Come si mantiene il programma giornaliero di questo gruppo? Come direbbe in buon cubano: avete un’ampia offerta.

“Ho molti buoni materiali digitali, nel testo e nell’audio, alcuni anche di produzione propria. Ho anche ricevuto collaborazioni da colleghi nel lavoro biblico provenienti da diverse parti del mondo fin dall’inizio. Sarebbe ingrato non nominarli. Ad esempio, dalla Pastoral Bible Foundation dei Claretiani di Hong Kong ricevo commenti settimanali alle letture domenicali; Damian Nannini, Vescovo della Diocesi di San Miguel in Argentina, la Lectio Divina con letture domenicali; FEBIC e la Divine Word Society, materiali che rendono disponibili per la condivisione; SBU anche un pacchetto di materiali relativi alla pandemia e alla fede. Da Temuco, nella parte più meridionale del Cile, ricevo meditazioni quotidiane per ogni mattina. Quest’ultimo è registrato a mano da un ragazzo a casa, sminuendo i suoi studi universitari. Sempre dagli Stati Uniti ho materiale devozionale, e dalla Spagna conto sulla collaborazione di un diacono di Siviglia e di un seminarista di Huelva che mi mandano letteratura da condividere. Come potete vedere, abbiamo tessuto una rete internazionale di sostegno per svolgere questo lavoro. Ciò rende l’offerta non solo ampia ma ricca di contenuti.

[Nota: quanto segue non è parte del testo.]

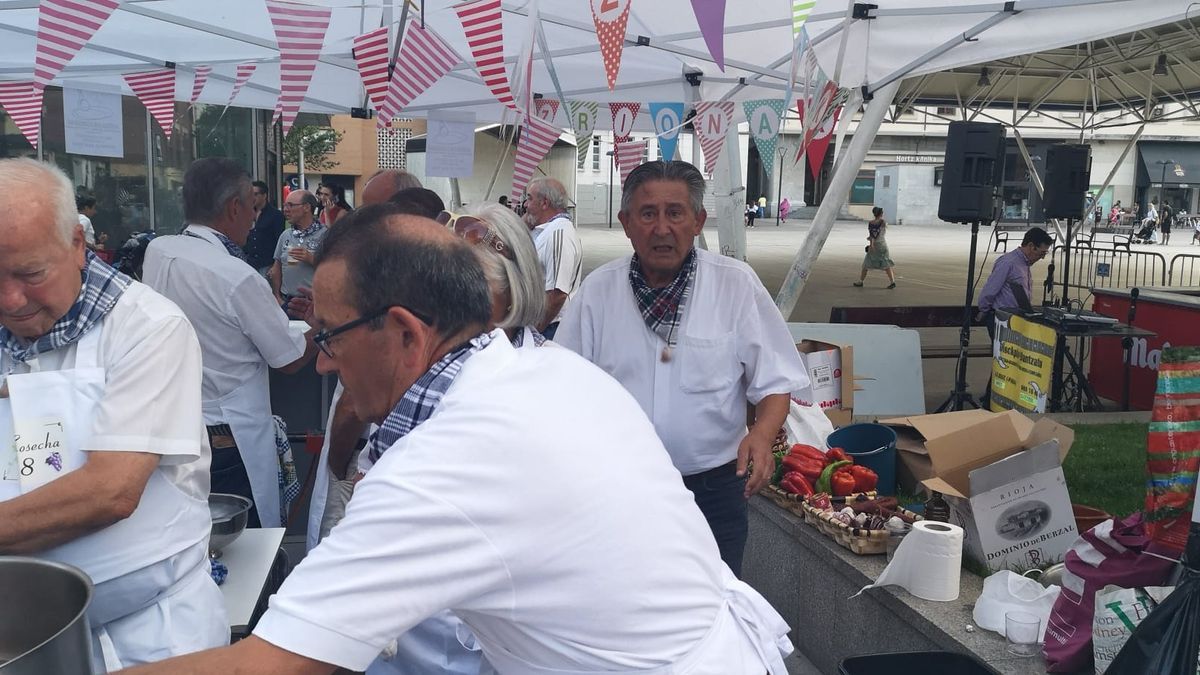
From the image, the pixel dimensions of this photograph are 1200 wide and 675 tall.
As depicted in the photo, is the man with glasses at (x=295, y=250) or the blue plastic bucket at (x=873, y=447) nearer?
the blue plastic bucket at (x=873, y=447)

Conosciamo i limiti che i cubani hanno sulla questione della connettività, sicuramente migliorati negli ultimi mesi. Tuttavia, lo scambio è ricco nei tuoi stati. Di cosa pensi che si tratta?

“Per l’interesse che molti hanno nell’alimentazione della Parola, specialmente quando la messa o il culto non possono essere frequentati, come nel caso degli evangelici che sono membri del gruppo. Questa pandemia globale ha chiarito che l’uso dei social media per l’evangelizzazione non è congiunturale. Questo è qui per restare. Penso che tutte le cure pastorali della Chiesa dovrebbero iniziare a proiettare il loro lavoro futuro al di là dell’aula parrocchiale. Il tempio non è più l’unico spazio per incontrare coloro che non conoscono Cristo. Nonostante tutte le limitazioni – che il sonno si risolve nel prossimo futuro – Cuba ha sei milioni di utenti di telefoni cellulari. Non è raro vedere da un bambino a un vecchio con un telefono o un tablet in mano che consuma contenuti digitali.

“Ci sono buoni e cattivi affari sul mercato che contestano l’attenzione di questi consumatori. La Chiesa non può ignorare questa realtà o rimanere estranea ad essa. Dobbiamo esserci. Non possiamo permetterci di essere assenti dove la nostra voce diventa necessaria, che è la voce di Cristo che ci ha mandato, come criterio di discernimento nelle relazioni sociali sempre più complesse”.

Infine, quale importanza attribuisci alle piattaforme digitali per l’opera pastorale della Chiesa di Cuba oggi? Pensi che sia sfruttato correttamente? Cosa ci vorrebbe per migliorarlo?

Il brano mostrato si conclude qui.